September 26, 2007, The Weekend Australian Magazine
Bees are disappearing off the face of the earth in their billions and everything from mobile phones to a deadly, blood-sucking mite to a mystery affliction called Colony Collapse Disorder has been blamed. Now [late, 2007] a team of American scientists has pointed the finger at Australian bees.
Denis Anderson is a bee pathologist, the world’s only general bee pathologist. Bearded, unassuming and smiley, his wild research past has taken him from the mountains of Laos to the endless cornfields of Minnesota. He has been chased by killer bees, watched the Giant Honey Bee in Malaysia’s jungles by moonlight, and been captivated by the sweet industrious nature of the Canadian leafcutter bee.
Anderson spends six months of the year in the Entomology department of Australia’s CSIRO in Canberra, sitting in a long quiet room with a large whiteboard and umpteen diagrams and pictures of bees. The other six months he spends on the road, tracking the mites, diseases and conditions that endanger the most important insect on earth.
Bees are what help keep Planet Earth in food and the most populous bee, responsible for pollinating much of the developed world’s fruit, flower, vegetable and nut crops, is the European honeybee, Apis mellifera.
But so few of us - from governments to big business to consumers - have bothered to understand this importance that, at the beginning of the 21stcentury, bees are facing a series of deadly threats and setbacks which could change not just their lives but our own.

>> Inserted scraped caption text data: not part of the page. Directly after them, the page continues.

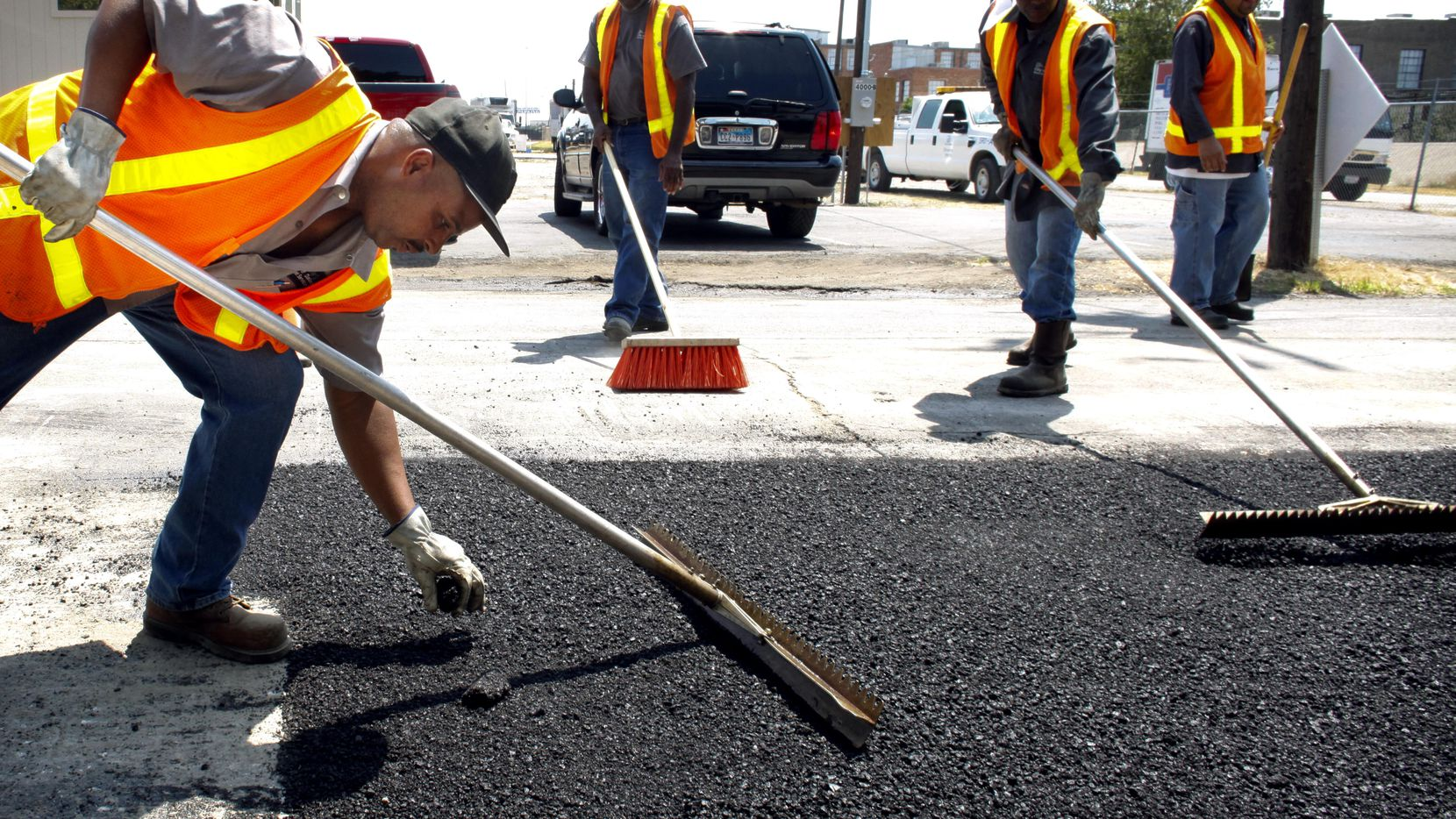 La repavimentación de las calles de Dallas empieza a ser evidente a lo largo de la ciudad, ahora que ya hay dinero.
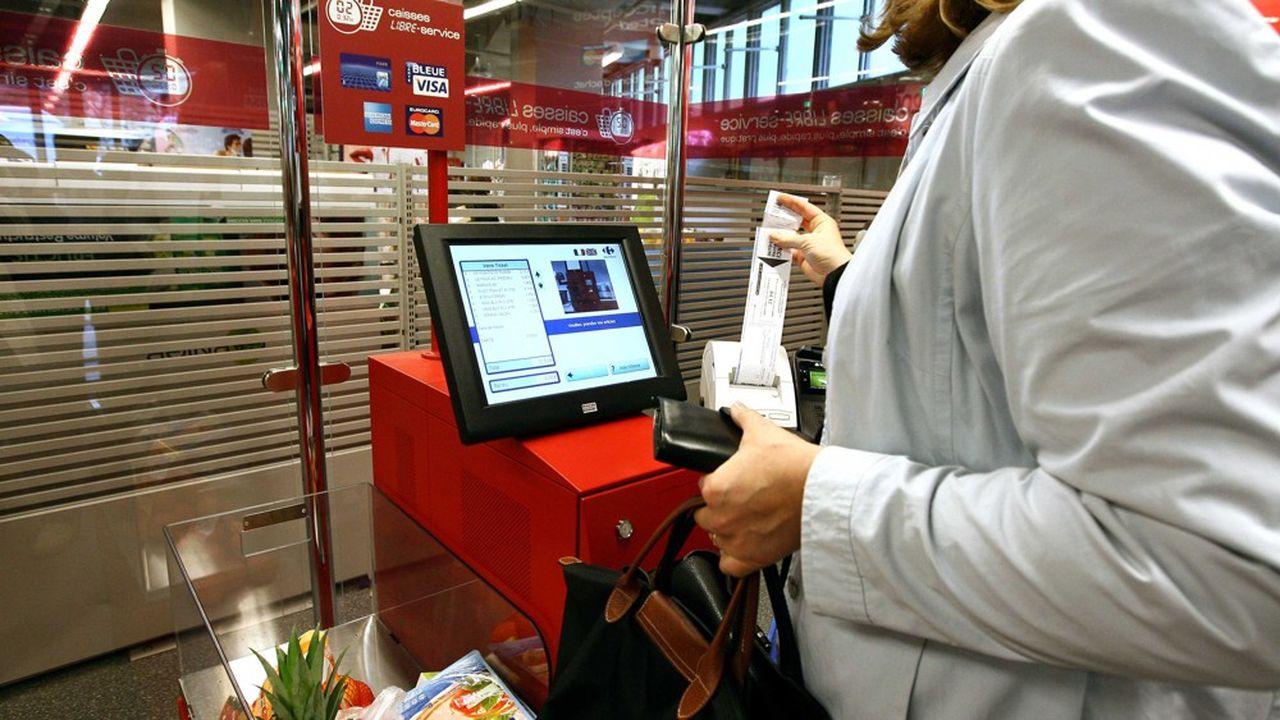 'Rapid'Ticket' système de caisse automatique mis en place par Carrefour. Le magasin Carrefour de Paris Auteuil. Paris, FRANCE-12/05/2009.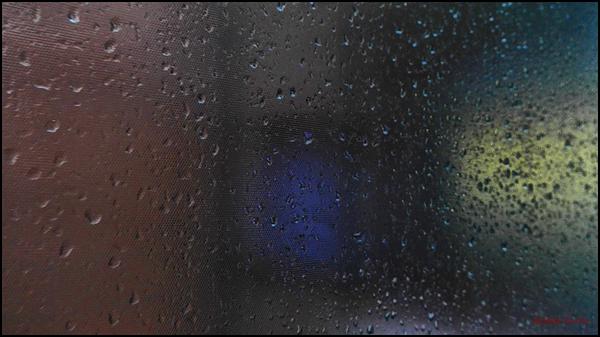 * Darrera la finestra amb pluja i boira 2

Anderson’s own story turns out to be part of a much bigger tale of how we humans have let the bees down.
In 2000, after eight years of working in and out of Papua New Guinea and throughout Asia, Anderson officially identified a vicious little mite, a parasite which had caused havoc around the honeybee world ever since it made its way out of Korea in the Fifties, possibly via Vladivostok and the Trans-Siberian Railway. Anderson named itVarroa destructor.√ Wherever varroa strikes, honeybees die and bee populations dwindle. (In fact, Anderson discovered two types of Varroa destructor, the Korean version and the Japanese; it’s the Korean which has caused most damage.)
“We had tagged the wrong beast”
At one stage of his research, everyone had thought Anderson was crazy. For decades, the world’s scientists had been blaming a completely different species of mite for the honeybee blight. But to their chagrin, Anderson turned out to be right. An American entomologist wrote a year later, “For years… we had tagged the wrong beast. One can imagine the wry response of rough-handed, smoky-smelling beekeepers: ‘What? You didn’t even have the right mite?’”

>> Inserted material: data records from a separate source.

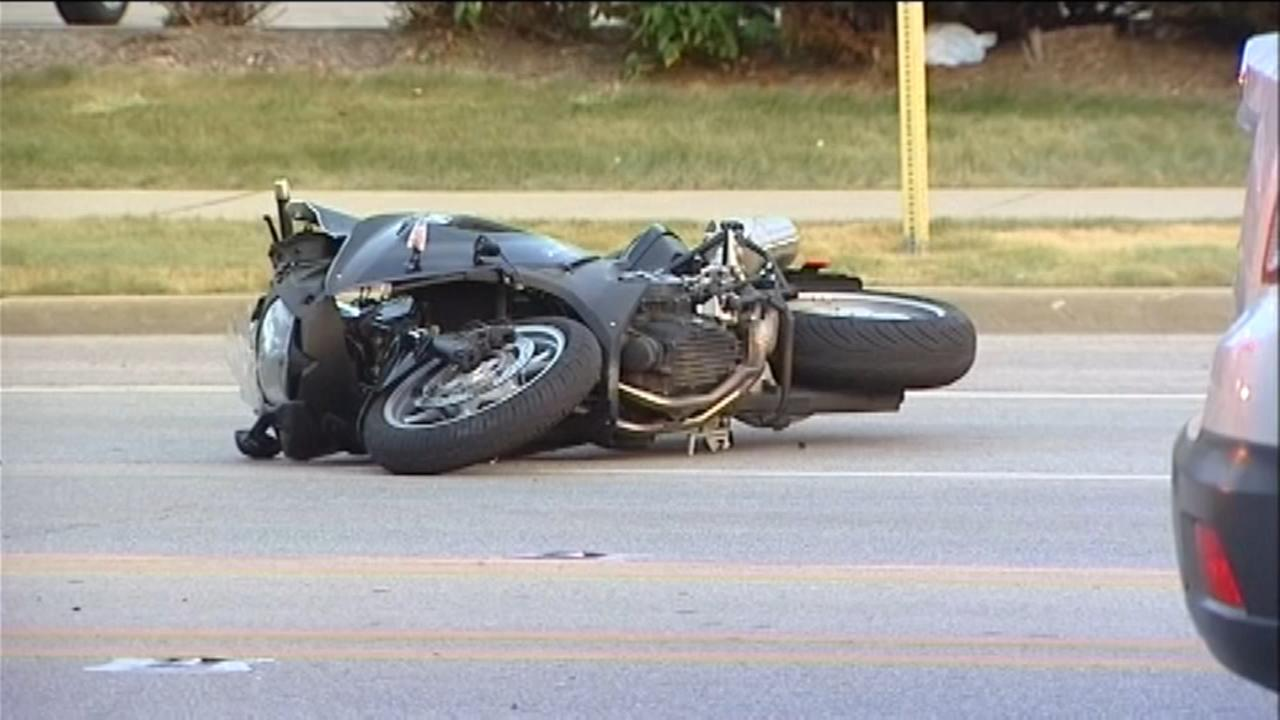 Child, adult injured after being struck by motorcycle in Lincolnwood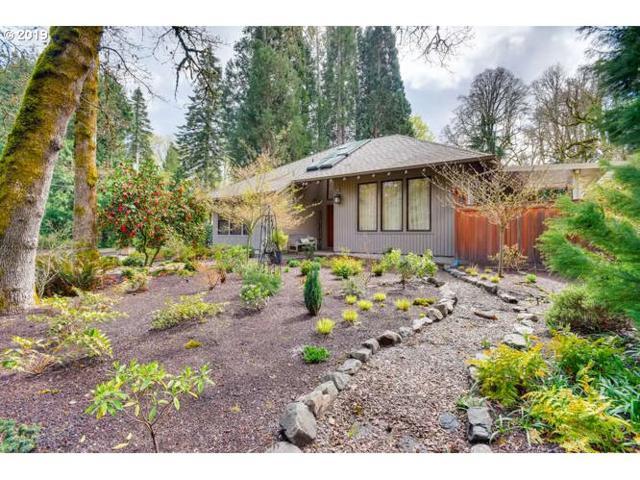 3740 Ridgewood Way, West Linn, OR 97068 (MLS #19441270) :: McKillion Real Estate Group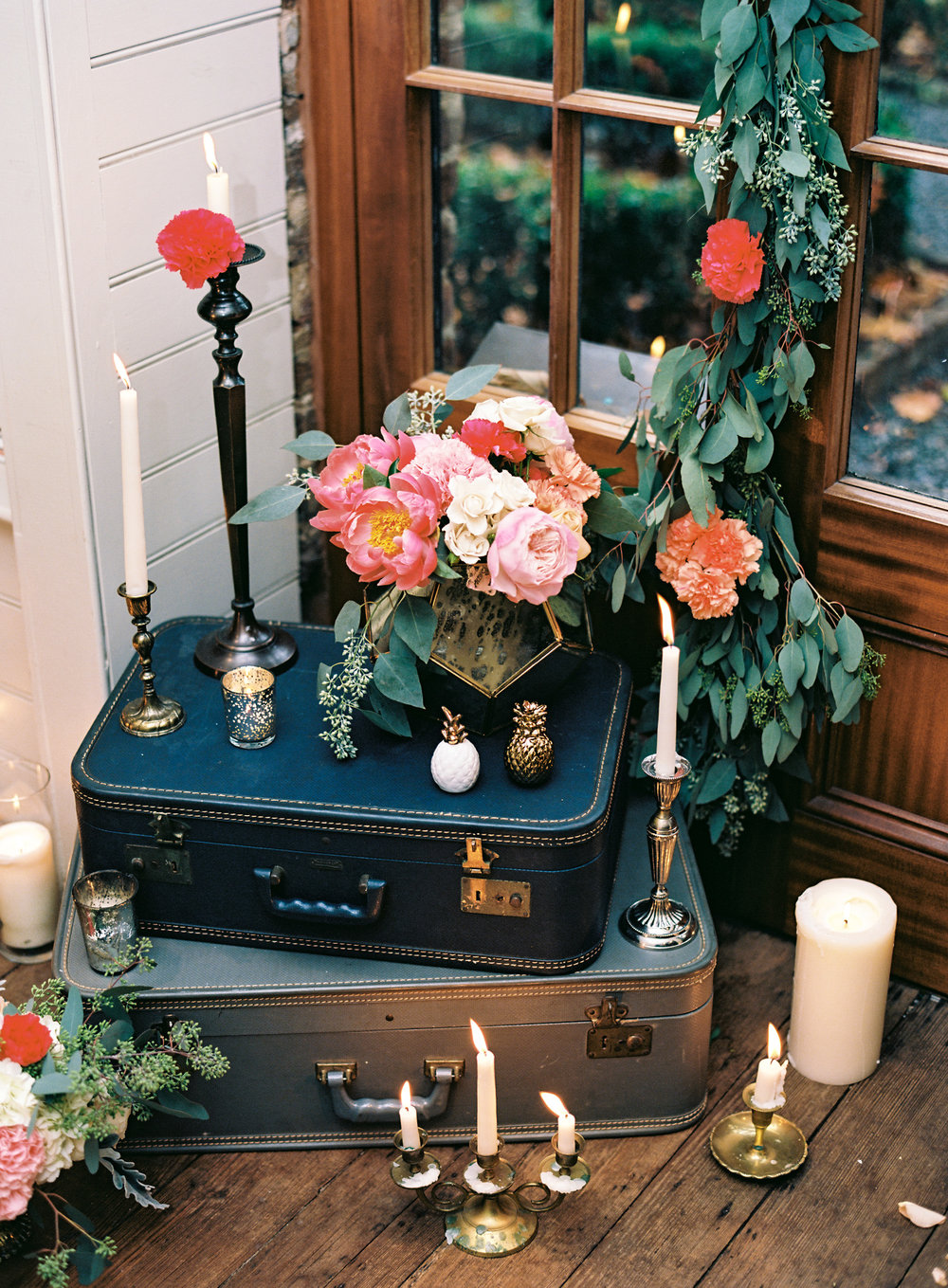 charleston elopement planners, scarlet plan & design, coral, tangerine, hot pink, peach intimate wedding (2).jpg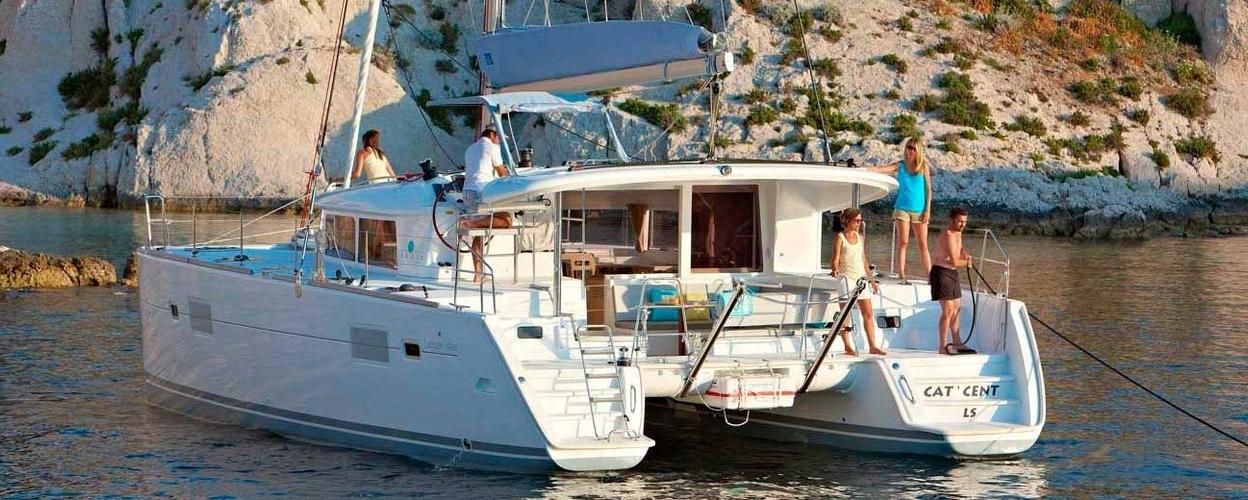 Cover for private catamaran in Fuerteventura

Varroa destructor hitch-hikes around the galaxy, hooking onto first one honeybee, alighting on a flower, and then hooking onto another bee until it gets a lift back into the hive where it starts reproducing on the bee with calamitous effects, weakening and deforming it and spreading lethal viruses.

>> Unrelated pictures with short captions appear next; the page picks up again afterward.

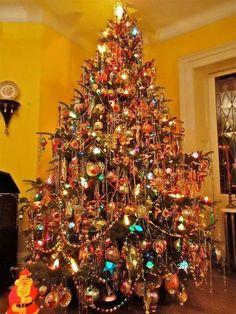 Christmas Scenes, Noel Christmas, White Christmas, Christmas Tree With Tinsel, Christmas Tree Colored Lights, Old Fashion Christmas Tree, Country Christmas, Vintage Aluminum Christmas Tree, Victorian Christmas Tree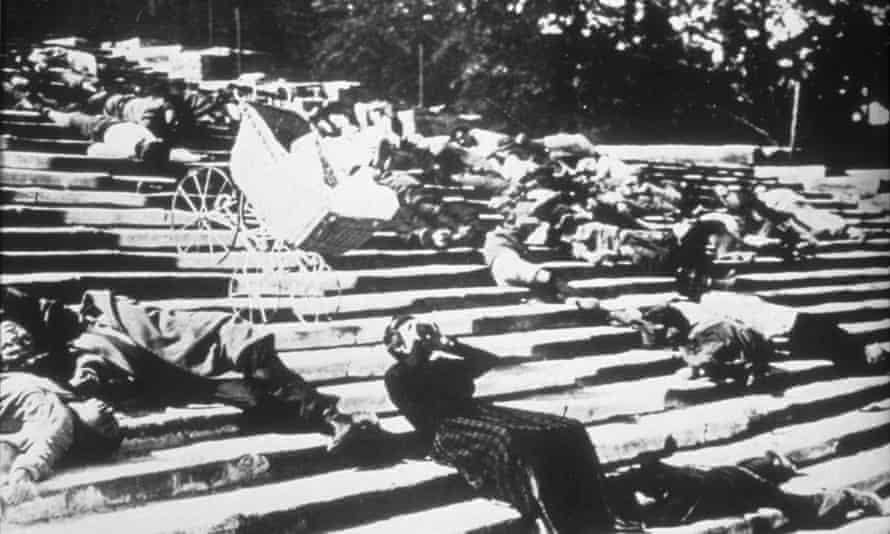 A scene from Battleship Potemkin (1925).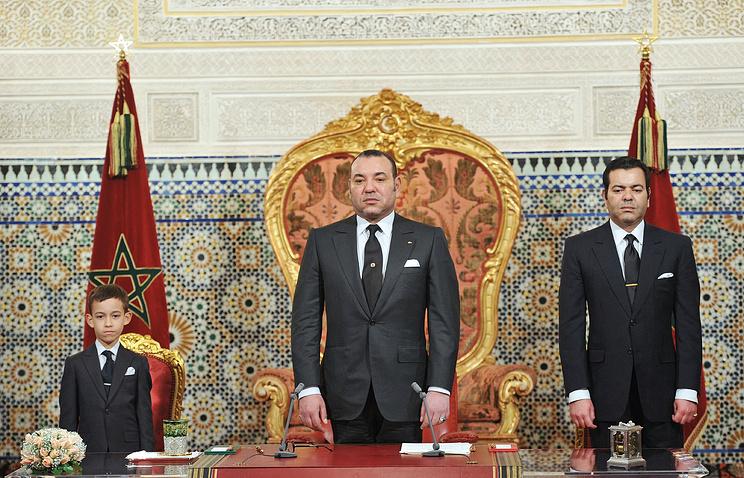 Король Марокко Мухаммед VI (в центре), его сын и наследный принц Мулай Хасан (слева) и брат Мулай Рашид (справа)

By the Seventies, the mite had reached Europe. From there, it migrated around the world. To North America by the mid-Eighties, South American and South Africa by the Nineties and into the North Island of New Zealand by 2000. Four years later, it had infiltrated the South Island. New Zealand alone has lost 2000 beekeepers and more than 30,000 hives – that’s about 2,000,000,000 bees.
After decades of progress as unnerving as a plague in a Stephen King novel, Australia with its stretched quarantine services is the only holdout. On a map of the world, coloured in with the places where varroa is entrenched, we stand out like Orphan Annie.
Now they have another deadly threat to bees overseas which we don’t have: colony collapse disorder or CCD.
Supposedly, it has left hives in the United States this last winter as mysteriously empty as the Marie-Celeste. The hives, reportedly, will be full of honey and larvae, but there will be few or no adult bees. No bodies either. The bees will have just vanished. Again, billions of them.
Mobile phones, high-voltage powerlines and secret military experiments have been blamed. So has a perfect storm of accumulated pesticides, stress, antibiotics, varroa, modern beekeeping practices and genetically modified crops.
The American edition of Sixty Minutes is running a segment on the new phenomenon. In April, The New York Times quoted one scientist referring to the research into CCD in terms of a hit crime TV series: “This is like C.S.I. for agriculture.” In August, the illustrious weekly magazine, The New Yorker. weighed in with a coverline: “Where have all the bees gone?” This week’s world bee conference in Melbourne, Apimondia, has received more advance attention from mainstream press than ever.
It’s hard to resist a story about something so inexplicable and devastating, which comes with scientific-sounding terminology and which causes death - if only in bees. Never mind the much spoofed tabloid story of the Seventies: “Ferocious swarms of man-killing bees are buzzing their way toward North America”. What everyone wants to know is – what’s killing our bees?
Now a team of American scientists believe they have the answer, and they’re looking in Australia’s direction.
Anderson thinks they’re wrong again.
Bees stop us starving
The trouble with bees is that we don’t take them seriously or we forget to think about them at all. What has ensured their survival so far is the bees’ own relentlessness and the passion of a tiny few. Bees exist only to breed. Everything they do for us – producing and storing honey; gathering pollen and pollinating – is just a by-product of that ruthless drive.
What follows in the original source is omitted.